Zhang told Reuters last year he wanted to double the contribution of worldwide sales to 50 percent of revenue. "The goal hasn't changed, but what's important is that we've come to realize the path has problems," he says now.

The Haier chief has brought home all the Chinese executives from 24 worldwide production locations, leaving local managers in charge. "We found that when we sent people, they were always using Chinese thinking to manage overseas," he said.

"We were using Chinese recipes to make Western food."

Smashing expectations

Haier's success has been as unexpected as Zhang's emergence as a national industrial leader.

Zhang was a township official when he was appointed to head the Qingdao Refrigerator Factory in 1984, then a collective enterprise with 800 workers and 1.47 million yuan in debt, a huge sum at the time.

"We didn't have a penny, we were losing money, and we couldn't pay wages," Zhang said. "Every day was perilous."

Zhang soon famously picked up a sledgehammer and passed it among his workers, telling them to publicly destroy 76 defective refrigerators. His message was clear: quality and branding were the way forward.

A ferocious appetite for change has made Zhang a guru at management schools from Harvard University and MIT to IMD in Lausanne, Switzerland and Japan's Kobe University.

Over more than three decades, Zhang has led Haier through five major transformations, most recently slashing middle management in favor of 2,000 self-managed teams, many of which have become start-up micro-enterprises seeking to create independent affiliated firms.

He has also attracted investment from Alibaba, KKR & Co and The Carlyle Group, which sold its Haier Electronics stake in April, after the shares gained more than 160 percent since they were bought in 2011.

'Smart' factories

Haier is applying advanced manufacturing to mass produce customized appliances that can be ordered online from four "smart" factories. It is developing an app that will allow customers to watch their products being made on a live video feed.

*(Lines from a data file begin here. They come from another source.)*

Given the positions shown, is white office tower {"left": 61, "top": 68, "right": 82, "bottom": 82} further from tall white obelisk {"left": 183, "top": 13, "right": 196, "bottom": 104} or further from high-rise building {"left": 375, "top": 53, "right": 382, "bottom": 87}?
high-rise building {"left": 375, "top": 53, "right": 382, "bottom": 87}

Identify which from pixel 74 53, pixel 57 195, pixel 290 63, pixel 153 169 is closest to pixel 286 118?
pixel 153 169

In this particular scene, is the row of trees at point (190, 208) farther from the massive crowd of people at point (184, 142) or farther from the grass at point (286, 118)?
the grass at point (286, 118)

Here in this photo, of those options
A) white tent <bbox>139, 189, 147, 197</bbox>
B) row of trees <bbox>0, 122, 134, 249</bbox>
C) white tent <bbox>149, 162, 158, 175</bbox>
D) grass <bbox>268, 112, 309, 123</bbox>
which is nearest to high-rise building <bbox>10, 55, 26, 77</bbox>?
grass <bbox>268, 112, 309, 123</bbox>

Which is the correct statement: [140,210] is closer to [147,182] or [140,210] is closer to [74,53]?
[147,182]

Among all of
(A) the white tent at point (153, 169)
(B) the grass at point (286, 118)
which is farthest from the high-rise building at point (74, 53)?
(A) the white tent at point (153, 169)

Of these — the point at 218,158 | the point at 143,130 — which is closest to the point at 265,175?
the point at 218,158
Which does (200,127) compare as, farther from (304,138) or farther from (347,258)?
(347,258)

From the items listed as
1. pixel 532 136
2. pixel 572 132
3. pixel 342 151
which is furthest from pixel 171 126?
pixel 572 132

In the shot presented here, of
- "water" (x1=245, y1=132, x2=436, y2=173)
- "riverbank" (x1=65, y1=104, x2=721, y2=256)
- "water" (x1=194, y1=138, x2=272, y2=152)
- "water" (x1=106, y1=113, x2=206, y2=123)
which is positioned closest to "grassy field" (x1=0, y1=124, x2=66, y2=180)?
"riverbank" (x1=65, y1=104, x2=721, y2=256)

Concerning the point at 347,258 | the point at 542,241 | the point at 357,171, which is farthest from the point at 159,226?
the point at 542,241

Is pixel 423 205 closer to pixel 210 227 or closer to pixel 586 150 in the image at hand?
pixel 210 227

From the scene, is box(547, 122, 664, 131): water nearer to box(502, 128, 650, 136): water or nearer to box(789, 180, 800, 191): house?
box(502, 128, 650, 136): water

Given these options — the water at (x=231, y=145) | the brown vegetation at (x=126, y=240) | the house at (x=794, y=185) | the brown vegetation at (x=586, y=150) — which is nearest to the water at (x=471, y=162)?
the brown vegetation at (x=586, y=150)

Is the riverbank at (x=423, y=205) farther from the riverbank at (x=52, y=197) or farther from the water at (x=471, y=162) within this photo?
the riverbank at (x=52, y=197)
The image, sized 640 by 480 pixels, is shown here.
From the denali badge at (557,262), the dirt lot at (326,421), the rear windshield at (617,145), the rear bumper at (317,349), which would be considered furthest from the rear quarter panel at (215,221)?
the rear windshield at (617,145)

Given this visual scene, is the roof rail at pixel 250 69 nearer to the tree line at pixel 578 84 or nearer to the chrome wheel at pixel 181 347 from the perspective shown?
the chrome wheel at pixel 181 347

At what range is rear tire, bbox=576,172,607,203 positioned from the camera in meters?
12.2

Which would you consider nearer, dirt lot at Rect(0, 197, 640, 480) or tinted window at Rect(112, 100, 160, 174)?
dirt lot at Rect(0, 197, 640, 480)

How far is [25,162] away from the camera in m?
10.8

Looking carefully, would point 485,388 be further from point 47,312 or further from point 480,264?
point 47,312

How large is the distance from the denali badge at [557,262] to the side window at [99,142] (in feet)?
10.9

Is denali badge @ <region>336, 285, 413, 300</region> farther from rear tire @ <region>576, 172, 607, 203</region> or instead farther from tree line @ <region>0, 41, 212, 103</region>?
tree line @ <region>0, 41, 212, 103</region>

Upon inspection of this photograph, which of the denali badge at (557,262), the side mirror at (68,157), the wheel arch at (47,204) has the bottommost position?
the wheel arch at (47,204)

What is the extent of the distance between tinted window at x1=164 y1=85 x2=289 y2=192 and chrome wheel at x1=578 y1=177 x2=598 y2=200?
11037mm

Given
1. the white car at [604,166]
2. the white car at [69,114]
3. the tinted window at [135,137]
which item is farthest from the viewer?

The ultimate aim, Zhang says, is for Haier to become a full services company for the wireless age, where customers place orders for tailor-made appliances, and communicate directly with their home appliances via smartphone or controlling device.

Last year, Apple Inc announced that Haier was among the first home appliance makers it would partner with for its smart home platform.

In March, Haier released a number of smart innovations at the 14th Appliance World Expo (AWE 2015) held in Shanghai, showcasing its leading position in intelligent appliance development.

As the first and sole Chinese home appliance enterprise to cooperate with Apple on its HomeKit platform, these innovations include the world's first smart air conditioner based on Apple's HomeKit iOS platform using Siri voice control, which will bring users an effortless smart home experience.

They also include the world's first 3-D printed air conditioner, a high-end customized product in Haier's smart air ecosystem.

In addition to intelligent appliances, Haier also released its "U+ Smart Life" App at the AWE 2015, which will allow users to easily realize human-computer interaction with various Haier home appliances linked to Haier's own "U+ Smart Life" platform.

This App already supports connectivity with more than one hundred brands, including Apple, bringing better user experiences for Haier's HomeKit Air Conditioner, as well as Microsoft.

Haier Asia International, an Asian arm of Haier Group, also plans to release a new refrigerator this summer in Japan using an Android control system. Internet-connected users would then be able to remotely check the ingredients in the refrigerator amongst other functions.

While Zhang is pausing big offshore buys, Haier is still pushing ahead with global investments, adding production lines in India, and last month offering to buy an industrial site in Wroclaw, Poland, which could become a manufacturing hub for the European and Russian markets.

"Zhang is a CEO with tremendous foresight," said Michael Cusumano, professor at MIT's Sloan School of Management. "He's not just sitting back trying to crank out refrigerators. He's trying to think about what the company can become."